*** Opening Document passage ***

# GermanShep's 2021 Fall Soil Test



## GermanShep (Aug 15, 2021)

Hello,
I just joined this group in hopes to improve upon my knowledge in lawn and gardening. I feel that I want to start with a soil test because I just moved into a new construction home and I don't know anything about my soil. I know that your lawn can only be as healthy as it's soil beneath it, I also want to spend my money on the proper soil corrections based on my soil test results and not waste money on unnecessary things. I have done some reading in this soil fertility area forum and I am considering sending my soil to either Ward Labs or Servitech Labs for analysis. Can someone chime in with what labs they used and what their soil test looks like? I am hoping to see a visual example of the soil test reports from each of these labs so I can decide which one I feel more comfortable with. I want to be able to read and interpret my soil test properly along with help from other forum members.
Thank you.


----------



## Ridgerunner (May 16, 2017)

I haven't been updating this but it will give you a start. You can also search TLF for by specific lab name to see what people have posted.



Ridgerunner said:


> I thought I'd keep a running collection of posted soil tests, so people can see what different test lab reports look like and what others are doing with the results.
> 
> Midwest
> https://thelawnforum.com/viewtopic.php?f=24&t=26303&p=366605&hilit=midwest#p366605
> ...


----------



## Factor (Oct 10, 2019)

Ward or Waypoint are both good. I have used both with no issue.

The visual charts are not that important. Ward doesn't have graphics. Waypoint does.


----------



## GermanShep (Aug 15, 2021)

Thank you for the information on the various labs. That is exactly what I was looking for to determine what lab I will be using for my upcoming soil test. I now plan on using the Waypoint lab located in Atlantic, IA That lab located in Iowa should have a good grasp on the upper Midwest soils so I feel comfortable with them because they are located near the Rochester, MN area so it will be convenient for me to get the soil samples to them.

*** Closing Document passage ***
*** Opening Given material ***

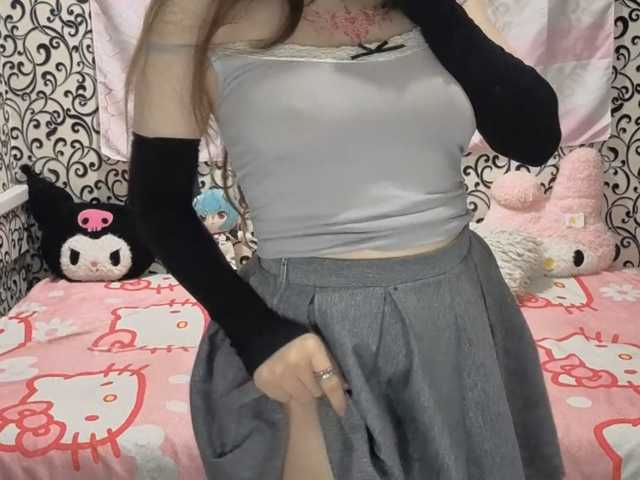 FrirenLovv live cam on BongaCams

*** Closing Given material ***

**Tasks**
1. Could you set down, word for word, the part of the soil test thread that opens with the words containing "## Factor (Oct" and closes with "graphics. Waypoint does."?
2. How would you sum up the soil test thread in two sentences?

**Answers given**
1.
## Factor (Oct 10, 2019)

Ward or Waypoint are both good. I have used both with no issue.

The visual charts are not that important. Ward doesn't have graphics. Waypoint does.

2. GermanShep, new to a new construction home, wants a soil test and asks which labs others used, naming Ward Labs and Servitech Labs as options and hoping to see example reports. After replies point to a collection of posted soil tests and call Ward and Waypoint both good, GermanShep plans to use the Waypoint lab in Atlantic, IA, which is convenient to the Rochester, MN area.